Task prompt:
Images do not belong in the copy; retype the rest of the entries below exactly.

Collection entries
== Segment start ==
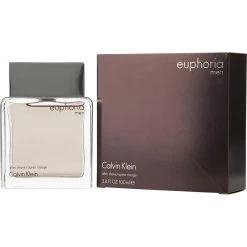 Calvin Klein Euphoria Pour Homme Lotion Apres Rasage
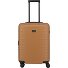 Upgrade 4 wielen Cabinewagen S 55 cm variant canyon bronze Upgrade 4 wielen Cabinewagen S 55 cm variant canyon bronze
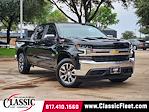 2021 Chevrolet Silverado 1500 Crew Cab 4x4 Pickup for sale #MG157435 - photo 1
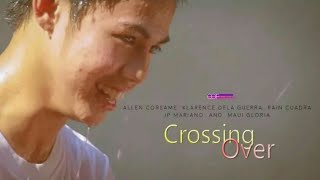 Crossing Over  Directors Cut 2016  Filipino Drama Full MovieFullHDmp4 [upl. by Ariajaj855]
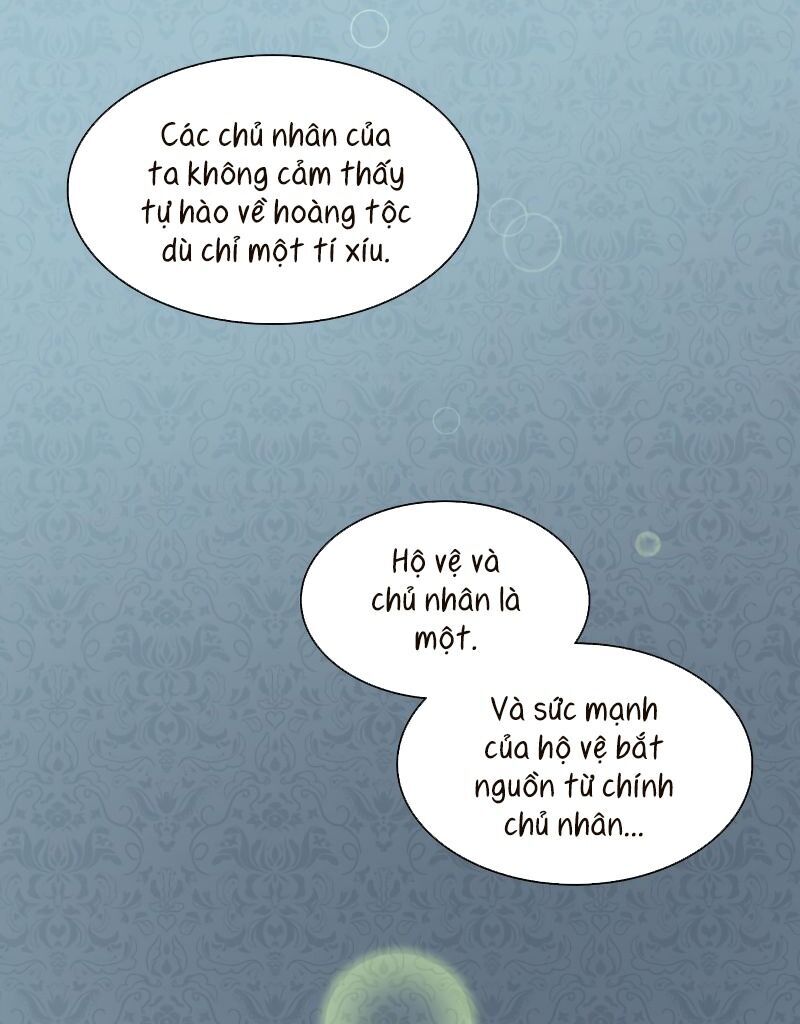 Sinh Đôi Xuyên Không Chap 48 - Next Chap 49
== Segment end ==
Output for this task:
 Calvin Klein Euphoria Pour Homme Lotion Apres Rasage
 Upgrade 4 wielen Cabinewagen S 55 cm variant canyon bronze Upgrade 4 wielen Cabinewagen S 55 cm variant canyon bronze
 2021 Chevrolet Silverado 1500 Crew Cab 4x4 Pickup for sale #MG157435 - photo 1
 Crossing Over  Directors Cut 2016  Filipino Drama Full MovieFullHDmp4 [upl. by Ariajaj855]
 Sinh Đôi Xuyên Không Chap 48 - Next Chap 49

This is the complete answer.